IT and culture: The Yale Center for British Art has now made available through its online collection in the framework of the International project

20 June 2017

The Yale Center for British Art has now made available through its online collection nearly seventy thousand images of works of art in the public domain that are compliant with the International Image Interoperability Framework (IIIF). IIIF is a technology framework that supports enriched image use, including comparing, manipulating, and annotating multiple images within and across collections. The IIIF Consortium consists of the world’s leading libraries, museums, universities, research institutions, and image repositories, working in a collaborative system for sharing uniform and rich access to image-based resources on the web. IIIF supports a uniform display of images of books, maps, scrolls, manuscripts, musical scores, and archival material from participating institutions for display, manipulation, measurement, and annotation by scholars and students working individually or in groups around the world.
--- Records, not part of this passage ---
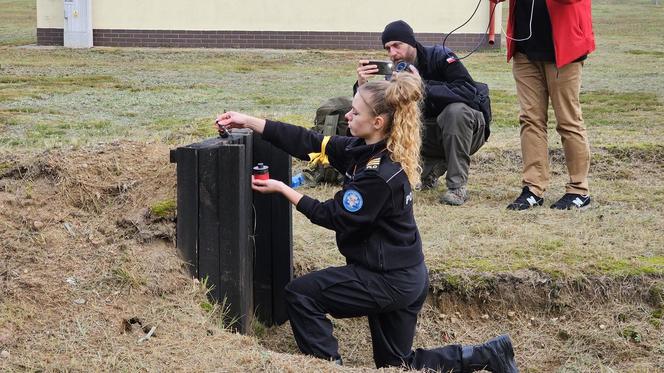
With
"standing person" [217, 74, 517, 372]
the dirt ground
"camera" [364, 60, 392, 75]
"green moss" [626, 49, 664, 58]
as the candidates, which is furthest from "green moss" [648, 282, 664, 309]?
"green moss" [626, 49, 664, 58]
Matthew Hargraves, Chief Curator of Art Collections at the Yale Center for British Art, explained what is particularly unique and noteworthy about what the project has accomplished: “The Yale Center for British Art was a core founding member of the IIIF Consortium and one of the first museums in the world to commit to delivering IIIF-compliant images. The Center is dedicated to providing ever-greater access to our extraordinary collection of images to support research and all fields of creative endeavor. By adopting the IIIF, our images can now travel beyond the confines of our own website and become fully interoperable with images from other collections, greatly enhancing the ability to pursue research in the digital environment.”

The Getty, another member of the consortium, also made more than thirty thousand images in the J. Paul Getty Museum’s collection available. The Center and the Getty have helped lead a growing international progression towards cooperatively adopting IIIF.

“The founder of the Yale Center for British Art, Paul Mellon, emphasized free and open access to collections as a fundamental value of our institution,” said the Center’s director, Amy Meyers. “When the Center opened its doors to the public in 1977, no one could have anticipated the exciting technological advances that have made this remarkable and unprecedented level of international exchange possible. However, this is just one example of how research and education at Yale University are at the forefront of innovation. Collaborating with extraordinary colleagues at leading institutions across the university and across the globe to help establish new global standards for scholarship is a hallmark of our work at Yale.”